Ты в далях лет меня увидел
и ввёл в стихи, как амулет:
Мухан Башмет… Я не в обиде,
я в радости тому, поэт!
Ещё из солнца, из Псалтыри,
строку бегущую любя,
я, нерождённый в этом мире,
глядел с надеждой на тебя.
– На! – молодые пели клёны,
и крылышки своих семян
бросали вниз, где дух зелёный
валялся с нимфой, в доску пьян.
– На! – ласково твердили тени,
придя на лунный карнавал,
где Ленин плачем запустений
на стенах тюрем пребывал.
Я за тобой следил украдкой,
всей бестелесностью своей,
как пел сады и домен кладку
твой азиатский соловей.
И за хребтом Катунским кони,
вдыхая запахи зерна,
молились солнцу как иконе,
и пела ласково зурна.
Ты в новой смене поколений
необъяснимым сквозняком
нёс то сосновое полено,
то флягу с жирным молоком.
Рязанской бабой голосила
судьба на скошенных полях,
и исполать тебе Россия
сказать забыла второпях.
Когда приду к тебе в апреле
или в опавшем сентябре,
как дружно Азию мы пели,
припомним в солнечной игре.
С тобой увидим километры,
как в увлекательном кино,
где персонажи – злые ветры,
и эту Землю заодно.
Школьная осень
Утки, геометрию осилив
голубых, эвклидовых небес,
чертят треугольник над Россией…
О, родная школа! О, ликбез!
Школьных парт неяркое сиянье
и девичьих взглядов торжество…
Я клянусь цветущею геранью:
не забыл из детства ничего!
Чёрная доска вуаль надела,
циркуль вальс кружит с карандашом…
Если ты – завод, в твоём отделе
всем друзьям живётся хорошо!
Дёрни-ка Алёнушку за косу,
Осень, чтобы небо от земли
отделилось и ушли вопросы,
и коней крылатых привели!
Осень на уроке рисованья
города раздаст для узнаванья,
и чуть позже мокнущим мелком
заштрихует улицу и дом.
И Моцарт с Бахом... играют в шахматы...
* * *
Балакирь стеклотарой заменив,
гарцует век на цаце-жеребёнке,
прообраз же стоит себе в сторонке,
среди берёз, беспечен и игрив.
В его хвосте на тысячи ладов
звенят национальные оркестры,
и мошки запись делают в реестре:
«Ещё один смычок для вас готов!»
А где же скрипка?
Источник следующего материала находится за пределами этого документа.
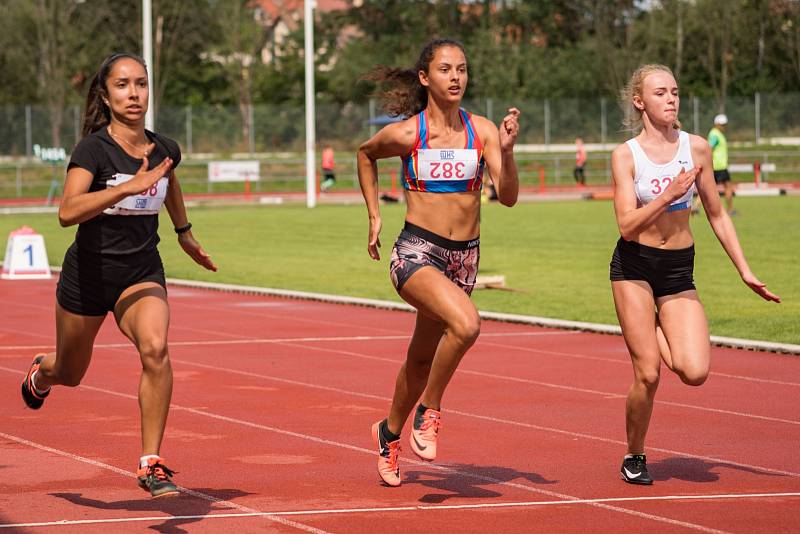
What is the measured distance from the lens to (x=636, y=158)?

Вот она, внутри
футляра, под краснеющей корою,
колец-годов увлечена игрою,
ещё не знает лака и витрин!
Садись и слушай подлинник живой
без электронаушников и денег.
Её первичный звук звенит, как Терек,
как воздух леса раннею весной.
Прообразы сверкают изнутри,
впадая в мир прозрачною рекою.
«Стеклянный шар покоя над покоем»,
как Хлебников когда-то говорил.
И от берёзы голубая тень
примеривает плед из паутины,
и Моцарт с Бахом – редкая картина! –
на пне играют в шахматы весь день.
Морозным утром
Побросаю пожитки в сани,
на морозе свечу зажгу
и увижу: пророк Исайя
улыбается сквозь пургу!
Электрическое, живое
в наших русских зимних лесах
то потрескивает, то воет
вне таблиц, табелей и граф.
Комариная ли, камаринская –
всё просторное, всё горит
поутру, как усадьба графская,
как на дереве снегири.
Я и сам из лихого племени
Новотроицких казаков,
что садилось за стол с пельменями,
посетив девичий альков.
Что мне ваши фейсбуки, лайки,
кабинетная ваша суть,
когда в памяти балалайки
до утра не дают уснуть!
И летит ледяная пудра,
вехи ближние хороня,
и играет морозным утром
яркий луч на узде коня.
Луна в посёлке Зеркальный
В посёлке Зеркальный луна отдыхает на дне
речного затона, средь рыбьего зыбкого сна,
и смотрит на избу, гулянку ночную извне,
сквозь охру воды, любопытством кухарки полна.
Три лодки уплыли за мыс, оставляя усы
на тёмной воде, а их тени – на жабрах линей.
Каркасы черёмух похожи на тонкие сны:
из мира иного глядят на причуды людей.